== Rows of spatial question data ==

....

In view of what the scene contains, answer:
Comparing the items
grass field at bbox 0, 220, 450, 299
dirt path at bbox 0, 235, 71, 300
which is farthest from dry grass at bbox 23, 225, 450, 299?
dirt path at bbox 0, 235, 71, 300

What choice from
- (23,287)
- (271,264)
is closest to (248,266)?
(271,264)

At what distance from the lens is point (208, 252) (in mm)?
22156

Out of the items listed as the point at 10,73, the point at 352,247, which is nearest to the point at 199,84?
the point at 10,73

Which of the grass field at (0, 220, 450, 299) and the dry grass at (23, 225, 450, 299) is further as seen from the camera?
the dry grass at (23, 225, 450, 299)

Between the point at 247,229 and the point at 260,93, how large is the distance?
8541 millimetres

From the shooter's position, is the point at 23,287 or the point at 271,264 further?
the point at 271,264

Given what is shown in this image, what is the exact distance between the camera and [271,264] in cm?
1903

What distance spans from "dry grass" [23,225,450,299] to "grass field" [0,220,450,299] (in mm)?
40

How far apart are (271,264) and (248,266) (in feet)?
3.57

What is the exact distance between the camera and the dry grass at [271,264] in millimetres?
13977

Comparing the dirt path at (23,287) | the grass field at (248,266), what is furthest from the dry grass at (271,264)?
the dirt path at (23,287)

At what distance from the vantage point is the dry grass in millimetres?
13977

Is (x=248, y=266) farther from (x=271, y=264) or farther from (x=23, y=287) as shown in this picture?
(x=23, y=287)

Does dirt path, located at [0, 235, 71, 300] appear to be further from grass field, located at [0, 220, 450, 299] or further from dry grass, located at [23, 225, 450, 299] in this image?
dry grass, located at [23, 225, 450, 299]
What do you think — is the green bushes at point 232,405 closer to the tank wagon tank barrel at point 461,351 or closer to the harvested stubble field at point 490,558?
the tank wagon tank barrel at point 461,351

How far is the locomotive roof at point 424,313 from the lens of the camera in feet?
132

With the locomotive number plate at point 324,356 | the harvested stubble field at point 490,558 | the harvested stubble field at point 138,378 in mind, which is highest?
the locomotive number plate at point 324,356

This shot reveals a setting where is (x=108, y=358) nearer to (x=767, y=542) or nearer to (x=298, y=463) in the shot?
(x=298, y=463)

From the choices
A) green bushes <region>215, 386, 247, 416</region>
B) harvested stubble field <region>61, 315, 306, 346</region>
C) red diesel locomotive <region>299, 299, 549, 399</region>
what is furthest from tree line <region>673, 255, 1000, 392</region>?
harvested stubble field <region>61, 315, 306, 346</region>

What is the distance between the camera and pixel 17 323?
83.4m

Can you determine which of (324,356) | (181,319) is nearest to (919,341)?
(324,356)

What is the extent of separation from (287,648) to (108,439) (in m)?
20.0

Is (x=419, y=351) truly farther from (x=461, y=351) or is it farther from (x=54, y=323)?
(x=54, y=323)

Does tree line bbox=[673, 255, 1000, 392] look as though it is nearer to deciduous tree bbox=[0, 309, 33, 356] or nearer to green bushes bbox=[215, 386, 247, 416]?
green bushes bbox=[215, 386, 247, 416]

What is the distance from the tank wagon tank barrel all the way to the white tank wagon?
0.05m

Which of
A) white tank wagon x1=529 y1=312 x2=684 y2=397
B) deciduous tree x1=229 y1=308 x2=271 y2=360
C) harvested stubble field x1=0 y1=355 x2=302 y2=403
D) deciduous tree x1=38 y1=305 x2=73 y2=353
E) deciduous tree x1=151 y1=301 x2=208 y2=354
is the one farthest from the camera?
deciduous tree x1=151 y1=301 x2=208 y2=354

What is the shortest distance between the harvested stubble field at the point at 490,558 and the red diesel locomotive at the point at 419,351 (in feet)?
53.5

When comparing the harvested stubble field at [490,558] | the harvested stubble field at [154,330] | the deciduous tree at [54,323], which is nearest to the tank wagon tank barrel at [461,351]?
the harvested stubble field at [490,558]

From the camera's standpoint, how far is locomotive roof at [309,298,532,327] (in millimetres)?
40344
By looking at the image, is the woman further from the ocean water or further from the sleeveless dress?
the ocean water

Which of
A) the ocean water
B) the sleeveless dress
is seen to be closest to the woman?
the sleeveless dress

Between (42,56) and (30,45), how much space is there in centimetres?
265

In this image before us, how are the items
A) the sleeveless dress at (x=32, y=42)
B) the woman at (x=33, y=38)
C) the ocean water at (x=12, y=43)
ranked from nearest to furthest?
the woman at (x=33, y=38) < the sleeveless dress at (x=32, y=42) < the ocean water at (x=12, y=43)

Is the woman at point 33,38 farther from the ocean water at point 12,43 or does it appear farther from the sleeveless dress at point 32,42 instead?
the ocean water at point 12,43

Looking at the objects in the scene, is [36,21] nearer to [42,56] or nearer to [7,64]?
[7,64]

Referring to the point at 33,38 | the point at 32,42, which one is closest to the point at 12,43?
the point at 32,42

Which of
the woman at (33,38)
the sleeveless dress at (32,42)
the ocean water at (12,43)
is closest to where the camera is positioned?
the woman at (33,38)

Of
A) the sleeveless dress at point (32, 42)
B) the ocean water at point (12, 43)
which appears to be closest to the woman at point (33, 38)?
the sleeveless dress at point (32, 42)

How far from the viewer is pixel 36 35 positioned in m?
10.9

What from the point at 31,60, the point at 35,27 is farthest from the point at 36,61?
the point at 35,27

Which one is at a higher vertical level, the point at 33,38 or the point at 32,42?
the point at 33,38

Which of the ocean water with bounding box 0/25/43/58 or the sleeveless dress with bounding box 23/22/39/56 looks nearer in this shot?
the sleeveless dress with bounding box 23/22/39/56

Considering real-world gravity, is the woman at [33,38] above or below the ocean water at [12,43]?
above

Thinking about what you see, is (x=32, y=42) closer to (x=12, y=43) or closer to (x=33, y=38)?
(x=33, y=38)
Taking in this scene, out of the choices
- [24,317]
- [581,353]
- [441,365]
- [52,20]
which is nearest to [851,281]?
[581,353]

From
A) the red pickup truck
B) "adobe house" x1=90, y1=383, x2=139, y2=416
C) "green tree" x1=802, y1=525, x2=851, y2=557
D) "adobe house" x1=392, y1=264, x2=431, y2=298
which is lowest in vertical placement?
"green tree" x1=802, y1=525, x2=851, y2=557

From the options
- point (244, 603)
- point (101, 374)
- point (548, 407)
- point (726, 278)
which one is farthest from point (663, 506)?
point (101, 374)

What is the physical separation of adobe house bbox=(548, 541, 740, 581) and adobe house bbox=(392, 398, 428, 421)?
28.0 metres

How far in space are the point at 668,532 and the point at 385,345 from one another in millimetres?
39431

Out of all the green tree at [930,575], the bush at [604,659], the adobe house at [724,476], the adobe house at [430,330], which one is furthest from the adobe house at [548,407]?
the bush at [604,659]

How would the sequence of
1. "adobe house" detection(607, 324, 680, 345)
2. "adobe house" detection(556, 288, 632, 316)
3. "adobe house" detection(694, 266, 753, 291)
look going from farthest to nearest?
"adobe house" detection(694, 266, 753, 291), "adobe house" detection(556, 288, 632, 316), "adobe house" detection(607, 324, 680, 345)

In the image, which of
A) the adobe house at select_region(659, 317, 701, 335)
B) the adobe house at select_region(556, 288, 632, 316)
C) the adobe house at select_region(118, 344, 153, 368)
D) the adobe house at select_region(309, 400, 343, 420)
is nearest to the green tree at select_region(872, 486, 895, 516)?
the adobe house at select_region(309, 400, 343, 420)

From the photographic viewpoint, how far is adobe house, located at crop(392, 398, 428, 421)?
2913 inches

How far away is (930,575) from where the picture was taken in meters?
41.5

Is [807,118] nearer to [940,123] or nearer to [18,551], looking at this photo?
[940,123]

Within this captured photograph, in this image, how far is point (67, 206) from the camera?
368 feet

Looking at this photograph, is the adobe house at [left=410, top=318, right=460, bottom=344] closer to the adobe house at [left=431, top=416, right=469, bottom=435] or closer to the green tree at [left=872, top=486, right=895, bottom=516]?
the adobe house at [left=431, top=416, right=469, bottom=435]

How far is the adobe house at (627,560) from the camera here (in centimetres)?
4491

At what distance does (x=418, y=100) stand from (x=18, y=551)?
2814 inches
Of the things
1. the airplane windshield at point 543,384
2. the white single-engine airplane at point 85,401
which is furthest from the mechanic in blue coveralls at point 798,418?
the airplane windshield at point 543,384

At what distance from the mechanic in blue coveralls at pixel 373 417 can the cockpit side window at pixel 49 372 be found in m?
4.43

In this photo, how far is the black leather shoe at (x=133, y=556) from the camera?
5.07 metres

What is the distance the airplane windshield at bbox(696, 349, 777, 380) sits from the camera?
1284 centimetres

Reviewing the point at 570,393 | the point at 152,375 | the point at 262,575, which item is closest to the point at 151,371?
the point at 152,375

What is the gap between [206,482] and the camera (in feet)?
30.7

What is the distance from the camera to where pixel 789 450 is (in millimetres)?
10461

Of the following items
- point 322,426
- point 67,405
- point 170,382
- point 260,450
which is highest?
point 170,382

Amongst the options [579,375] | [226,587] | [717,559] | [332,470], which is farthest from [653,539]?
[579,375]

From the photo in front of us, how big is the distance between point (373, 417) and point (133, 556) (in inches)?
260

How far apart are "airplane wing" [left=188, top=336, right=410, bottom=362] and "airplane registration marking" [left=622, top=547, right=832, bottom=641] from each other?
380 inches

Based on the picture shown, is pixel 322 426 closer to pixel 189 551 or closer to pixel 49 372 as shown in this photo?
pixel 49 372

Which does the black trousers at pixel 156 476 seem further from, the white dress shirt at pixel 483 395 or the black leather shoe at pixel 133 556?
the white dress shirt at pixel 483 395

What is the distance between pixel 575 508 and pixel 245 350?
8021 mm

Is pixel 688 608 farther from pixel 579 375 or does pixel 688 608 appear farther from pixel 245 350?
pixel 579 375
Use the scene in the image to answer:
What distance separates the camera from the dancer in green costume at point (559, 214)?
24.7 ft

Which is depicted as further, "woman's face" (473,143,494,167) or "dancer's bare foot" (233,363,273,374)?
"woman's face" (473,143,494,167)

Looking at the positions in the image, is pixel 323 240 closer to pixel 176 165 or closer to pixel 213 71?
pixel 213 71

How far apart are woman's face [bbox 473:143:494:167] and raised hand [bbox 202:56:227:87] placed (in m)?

....

== TASK STATEMENT ==
Render as a Markdown table with the columns "Row" and "Line" the lines starting at the one containing "How would the sequence of" and ending at the one containing "look going from farthest to nearest?", both included and blank lines omitted.

== SOLUTION ==
| Row | Line |
|---|---|
| 1 | How would the sequence of |
| 2 | 1. "adobe house" detection(607, 324, 680, 345) |
| 3 | 2. "adobe house" detection(556, 288, 632, 316) |
| 4 | 3. "adobe house" detection(694, 266, 753, 291) |
| 5 | look going from farthest to nearest? |